Герой повести, Парнок, – это, по формуле М.Л. Гаспарова, «как бы сам Мандельштам, из которого вынуто только самое главное – творчество»[465]. Страх поэтической немоты преодолевался в «Египетской марке» через создание шаржированного двойника автора, лишенного дара слова. Страх общей бесфабульности жизни преодолевался созданием бесфабульного произведения. «Страшно подумать, что наша жизнь – это повесть без фабулы и героя, сделанная из пустоты и стекла, из горячего лепета одних отступлений, из петербургского инфлуэнцного бреда», – писал Мандельштам в «Египетской марке» (II: 493). И еще: «Господи! Не сделай меня похожим на Парнока! Дай мне силы отличить себя от него» (II: 481)[466].
Основным прототипом главного героя «Египетской марки» послужил приятель Мандельштама, поэт и теоретик танца Валентин Парнах (Парнок), чей выразительный портрет обнаруживаем и в обращенном к нему стихотворении Константина Ляндау:
Впрочем, всем, кто берется рассуждать о реальных прототипах персонажей мандельштамовской повести, необходимо помнить о его возмущенном монологе 1928 года по поводу романа Вениамина Каверина «Скандалист». Этот монолог был записан за Мандельштамом Давидом Выгодским: «Если он на 99 % берет портретные черты, фотографию, а один процент прибавляет от себя, так ведь это клевета… Или дай все сто процентов фотографичности, или делай, как настоящий художник: перемешай все так, чтобы нельзя было разобрать, что откуда»[468].
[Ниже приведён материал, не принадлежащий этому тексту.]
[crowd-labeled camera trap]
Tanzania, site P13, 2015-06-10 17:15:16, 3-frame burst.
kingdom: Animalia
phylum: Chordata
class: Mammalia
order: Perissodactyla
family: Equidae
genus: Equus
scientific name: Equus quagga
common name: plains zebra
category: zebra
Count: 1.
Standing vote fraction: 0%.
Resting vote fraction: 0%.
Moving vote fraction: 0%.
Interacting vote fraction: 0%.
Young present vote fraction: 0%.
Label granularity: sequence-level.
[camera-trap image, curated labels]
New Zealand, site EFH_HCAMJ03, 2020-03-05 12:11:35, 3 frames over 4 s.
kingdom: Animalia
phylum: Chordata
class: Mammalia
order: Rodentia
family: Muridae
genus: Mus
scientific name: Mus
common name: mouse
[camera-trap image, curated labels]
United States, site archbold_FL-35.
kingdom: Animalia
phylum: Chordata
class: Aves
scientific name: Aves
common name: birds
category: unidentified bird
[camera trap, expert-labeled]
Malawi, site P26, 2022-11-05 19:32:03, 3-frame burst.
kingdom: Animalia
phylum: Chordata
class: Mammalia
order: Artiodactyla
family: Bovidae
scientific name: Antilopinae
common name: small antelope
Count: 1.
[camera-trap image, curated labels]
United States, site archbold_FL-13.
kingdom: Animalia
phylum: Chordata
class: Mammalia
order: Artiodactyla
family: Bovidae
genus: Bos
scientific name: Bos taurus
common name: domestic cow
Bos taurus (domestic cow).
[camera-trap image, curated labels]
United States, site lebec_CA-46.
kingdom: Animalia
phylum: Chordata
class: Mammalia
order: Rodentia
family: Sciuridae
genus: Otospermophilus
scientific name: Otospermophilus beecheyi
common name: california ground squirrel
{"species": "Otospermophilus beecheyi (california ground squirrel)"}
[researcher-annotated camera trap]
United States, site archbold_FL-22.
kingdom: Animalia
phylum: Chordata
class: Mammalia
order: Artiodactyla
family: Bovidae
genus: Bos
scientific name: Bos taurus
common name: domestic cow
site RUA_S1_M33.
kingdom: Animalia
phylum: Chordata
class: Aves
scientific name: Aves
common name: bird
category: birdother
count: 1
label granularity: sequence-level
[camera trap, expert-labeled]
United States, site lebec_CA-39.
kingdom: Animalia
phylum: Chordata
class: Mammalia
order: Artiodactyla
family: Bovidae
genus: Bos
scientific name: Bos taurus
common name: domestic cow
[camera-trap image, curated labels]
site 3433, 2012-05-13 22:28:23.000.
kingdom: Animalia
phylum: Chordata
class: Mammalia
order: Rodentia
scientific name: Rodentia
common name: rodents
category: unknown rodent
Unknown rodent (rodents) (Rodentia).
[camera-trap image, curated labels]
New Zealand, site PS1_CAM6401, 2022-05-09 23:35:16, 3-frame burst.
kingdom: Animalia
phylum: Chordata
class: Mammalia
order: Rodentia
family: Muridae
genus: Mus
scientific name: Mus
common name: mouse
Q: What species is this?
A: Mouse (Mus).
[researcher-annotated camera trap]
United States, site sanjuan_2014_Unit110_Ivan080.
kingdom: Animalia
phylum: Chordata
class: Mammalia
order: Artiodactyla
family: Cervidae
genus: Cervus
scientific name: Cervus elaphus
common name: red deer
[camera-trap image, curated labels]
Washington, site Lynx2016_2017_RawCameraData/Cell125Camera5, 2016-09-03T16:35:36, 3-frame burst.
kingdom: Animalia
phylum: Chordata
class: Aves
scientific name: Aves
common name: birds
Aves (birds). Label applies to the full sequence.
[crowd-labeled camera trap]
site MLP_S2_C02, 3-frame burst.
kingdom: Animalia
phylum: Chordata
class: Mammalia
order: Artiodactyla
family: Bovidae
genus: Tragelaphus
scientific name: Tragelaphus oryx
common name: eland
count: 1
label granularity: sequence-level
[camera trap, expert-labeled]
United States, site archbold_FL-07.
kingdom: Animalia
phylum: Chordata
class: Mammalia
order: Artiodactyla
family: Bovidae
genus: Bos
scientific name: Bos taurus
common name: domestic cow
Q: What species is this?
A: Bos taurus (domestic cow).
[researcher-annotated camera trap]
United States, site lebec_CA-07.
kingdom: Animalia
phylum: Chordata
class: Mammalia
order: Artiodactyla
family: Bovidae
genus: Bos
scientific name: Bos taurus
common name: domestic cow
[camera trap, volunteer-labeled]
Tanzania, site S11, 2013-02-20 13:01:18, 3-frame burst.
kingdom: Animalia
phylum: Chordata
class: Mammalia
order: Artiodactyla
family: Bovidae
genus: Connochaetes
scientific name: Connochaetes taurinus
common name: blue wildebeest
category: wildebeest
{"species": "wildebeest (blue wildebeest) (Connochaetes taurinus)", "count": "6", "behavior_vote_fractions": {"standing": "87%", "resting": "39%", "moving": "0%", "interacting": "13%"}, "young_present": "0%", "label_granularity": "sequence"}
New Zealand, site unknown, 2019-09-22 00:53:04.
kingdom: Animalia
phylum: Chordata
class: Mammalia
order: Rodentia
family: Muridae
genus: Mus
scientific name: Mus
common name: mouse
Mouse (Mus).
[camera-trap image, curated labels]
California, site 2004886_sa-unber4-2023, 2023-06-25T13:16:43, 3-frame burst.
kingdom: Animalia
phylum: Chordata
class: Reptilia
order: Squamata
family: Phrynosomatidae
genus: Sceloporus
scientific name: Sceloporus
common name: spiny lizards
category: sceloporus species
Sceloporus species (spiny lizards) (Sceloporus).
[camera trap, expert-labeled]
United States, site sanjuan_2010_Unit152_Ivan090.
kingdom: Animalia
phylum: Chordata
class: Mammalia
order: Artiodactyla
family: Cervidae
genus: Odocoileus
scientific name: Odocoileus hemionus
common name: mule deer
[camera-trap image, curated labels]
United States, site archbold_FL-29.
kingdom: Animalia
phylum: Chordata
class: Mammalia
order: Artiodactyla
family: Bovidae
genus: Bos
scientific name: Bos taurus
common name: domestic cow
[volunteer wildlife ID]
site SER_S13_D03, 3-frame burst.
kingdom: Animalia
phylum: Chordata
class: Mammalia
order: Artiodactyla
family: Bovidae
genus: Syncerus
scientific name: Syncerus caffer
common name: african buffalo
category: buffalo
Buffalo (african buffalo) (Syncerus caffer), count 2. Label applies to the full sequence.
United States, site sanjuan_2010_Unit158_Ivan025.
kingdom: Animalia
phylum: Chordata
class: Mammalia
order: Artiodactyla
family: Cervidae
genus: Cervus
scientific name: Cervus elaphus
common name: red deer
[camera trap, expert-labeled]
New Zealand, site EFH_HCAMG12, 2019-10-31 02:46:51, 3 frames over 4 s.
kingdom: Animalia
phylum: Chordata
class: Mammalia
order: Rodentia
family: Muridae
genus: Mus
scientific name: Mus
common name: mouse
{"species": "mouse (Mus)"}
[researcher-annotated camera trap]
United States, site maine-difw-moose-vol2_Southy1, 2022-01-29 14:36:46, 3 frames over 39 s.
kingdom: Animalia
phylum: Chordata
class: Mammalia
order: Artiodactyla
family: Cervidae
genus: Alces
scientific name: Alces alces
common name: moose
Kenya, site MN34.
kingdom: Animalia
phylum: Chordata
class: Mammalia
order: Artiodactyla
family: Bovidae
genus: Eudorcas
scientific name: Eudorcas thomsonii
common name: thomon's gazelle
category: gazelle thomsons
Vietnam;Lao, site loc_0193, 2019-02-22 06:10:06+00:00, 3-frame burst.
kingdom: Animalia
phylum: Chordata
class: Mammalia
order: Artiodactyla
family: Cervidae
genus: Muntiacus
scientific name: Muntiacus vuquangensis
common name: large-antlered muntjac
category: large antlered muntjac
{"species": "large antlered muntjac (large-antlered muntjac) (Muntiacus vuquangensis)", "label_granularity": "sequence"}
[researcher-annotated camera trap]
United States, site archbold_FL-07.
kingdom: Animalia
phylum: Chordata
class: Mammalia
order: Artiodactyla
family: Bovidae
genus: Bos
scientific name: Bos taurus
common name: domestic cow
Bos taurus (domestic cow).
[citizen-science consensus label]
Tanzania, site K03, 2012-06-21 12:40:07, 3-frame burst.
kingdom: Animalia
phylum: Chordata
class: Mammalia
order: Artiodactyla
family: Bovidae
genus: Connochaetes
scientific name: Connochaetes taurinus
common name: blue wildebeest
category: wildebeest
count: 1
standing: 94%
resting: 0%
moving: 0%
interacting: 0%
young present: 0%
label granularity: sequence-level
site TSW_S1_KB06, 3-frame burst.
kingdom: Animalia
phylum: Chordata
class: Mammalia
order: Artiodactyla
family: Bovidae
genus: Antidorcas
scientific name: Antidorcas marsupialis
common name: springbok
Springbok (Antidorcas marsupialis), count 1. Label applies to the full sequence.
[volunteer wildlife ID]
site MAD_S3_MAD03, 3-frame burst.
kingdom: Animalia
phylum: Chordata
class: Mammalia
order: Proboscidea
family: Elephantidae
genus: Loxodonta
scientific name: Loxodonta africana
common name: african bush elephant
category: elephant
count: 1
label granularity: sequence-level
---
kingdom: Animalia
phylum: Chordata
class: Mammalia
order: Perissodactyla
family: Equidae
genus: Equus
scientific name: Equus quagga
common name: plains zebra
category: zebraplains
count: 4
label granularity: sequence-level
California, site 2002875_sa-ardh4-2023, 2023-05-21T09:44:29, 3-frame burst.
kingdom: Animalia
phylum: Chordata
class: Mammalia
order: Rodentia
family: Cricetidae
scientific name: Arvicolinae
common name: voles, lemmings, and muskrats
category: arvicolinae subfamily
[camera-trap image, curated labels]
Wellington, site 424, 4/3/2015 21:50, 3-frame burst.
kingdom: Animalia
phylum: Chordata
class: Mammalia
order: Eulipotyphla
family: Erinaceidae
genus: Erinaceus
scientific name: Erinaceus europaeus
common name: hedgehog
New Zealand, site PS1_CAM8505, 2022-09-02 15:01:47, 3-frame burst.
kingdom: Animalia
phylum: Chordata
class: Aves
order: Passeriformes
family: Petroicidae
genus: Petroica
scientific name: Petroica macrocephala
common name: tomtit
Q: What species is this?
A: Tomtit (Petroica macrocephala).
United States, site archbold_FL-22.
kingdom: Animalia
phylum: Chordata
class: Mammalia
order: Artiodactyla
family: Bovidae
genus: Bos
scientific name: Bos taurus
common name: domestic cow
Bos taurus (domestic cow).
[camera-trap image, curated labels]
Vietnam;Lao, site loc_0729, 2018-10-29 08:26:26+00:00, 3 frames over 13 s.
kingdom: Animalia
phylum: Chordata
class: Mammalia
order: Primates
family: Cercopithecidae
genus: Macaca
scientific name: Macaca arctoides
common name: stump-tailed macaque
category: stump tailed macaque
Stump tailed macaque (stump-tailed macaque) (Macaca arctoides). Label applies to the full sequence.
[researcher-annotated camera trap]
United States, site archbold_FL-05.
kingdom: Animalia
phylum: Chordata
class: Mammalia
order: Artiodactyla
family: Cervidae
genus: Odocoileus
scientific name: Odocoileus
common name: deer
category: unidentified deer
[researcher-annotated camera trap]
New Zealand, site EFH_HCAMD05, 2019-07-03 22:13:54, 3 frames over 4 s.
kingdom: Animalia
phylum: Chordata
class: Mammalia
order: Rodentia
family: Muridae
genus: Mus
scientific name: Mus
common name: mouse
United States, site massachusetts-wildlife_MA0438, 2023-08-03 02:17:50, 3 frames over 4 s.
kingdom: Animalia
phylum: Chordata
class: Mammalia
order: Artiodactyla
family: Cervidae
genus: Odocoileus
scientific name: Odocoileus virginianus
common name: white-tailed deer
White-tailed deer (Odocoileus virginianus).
Первая публикация «Египетской марки» состоялась в майском номере журнала «Звезда» за 1928 год. «<О>н трижды брал обратно рукопись, чтобы внести новые и новые исправления», – вспоминал член редколлегии «Звезды» Вениамин Каверин[469].
Вряд ли Мандельштам мог бы надеяться на выпуск сразу трех своих книг в советских издательствах, если бы не чувствительная поддержка видного партийного деятеля Николая Ивановича Бухарина (1888–1938), неизменно благосклонного к поэту. По остроумному замечанию М.Л. Гаспарова, «Бухарин при Мандельштаме и Пастернаке – это какой-то благодетельный брат-Евграф русской литературы, стилистически отличный от доброго барина Луначарского»[470]. Евграфом, напомним, звали загадочного и в трудную минуту всегда приходящего на помощь брата пастернаковского Юрия Живаго.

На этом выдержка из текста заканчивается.